### Problem to work on
A word-for-word copy of the data, pictures excluded, is what this task asks for.

### Dataset extract
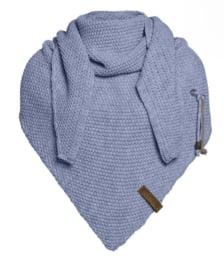 Sjaal/omslagdoek Coco van het mooie merk Knit Factory. Indigo (lavendel blauw)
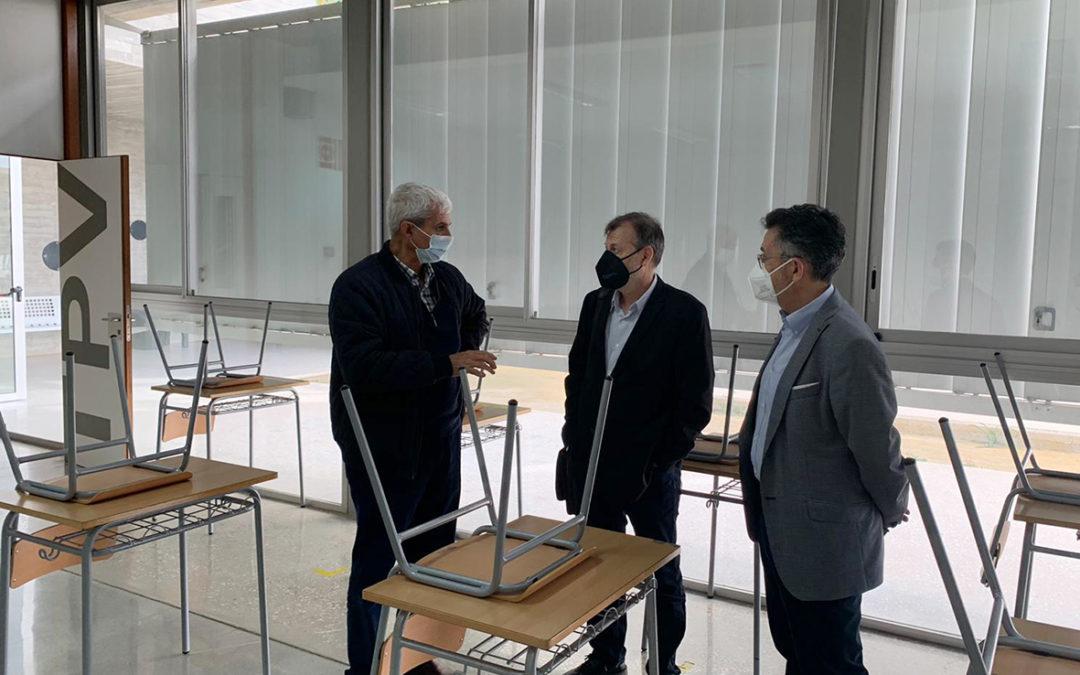 El IES Rafal recibe la visita del Director General de FP para valorar la posibilidad de instaurar un ciclo formativo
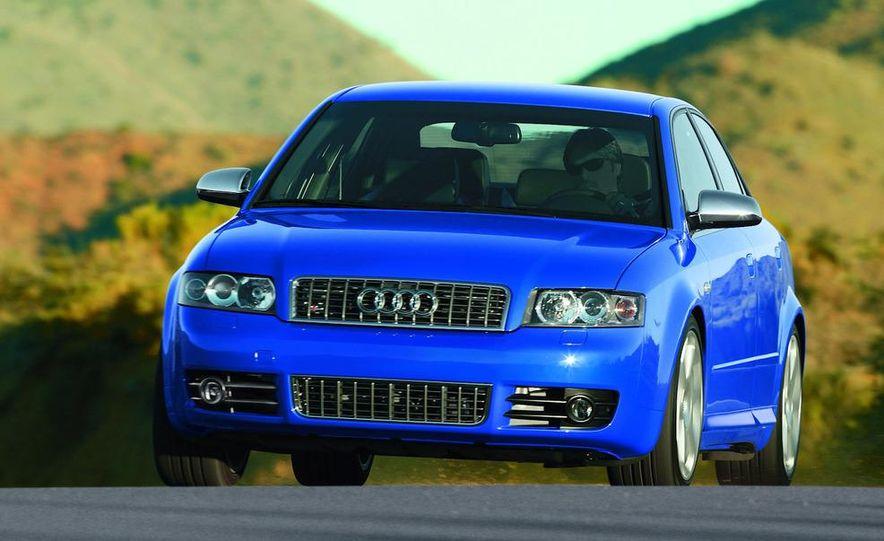 2005 Audi S4 Quattro sedan - Slide 8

### Answer for this exercise
 Sjaal/omslagdoek Coco van het mooie merk Knit Factory. Indigo (lavendel blauw)
 El IES Rafal recibe la visita del Director General de FP para valorar la posibilidad de instaurar un ciclo formativo
 2005 Audi S4 Quattro sedan - Slide 8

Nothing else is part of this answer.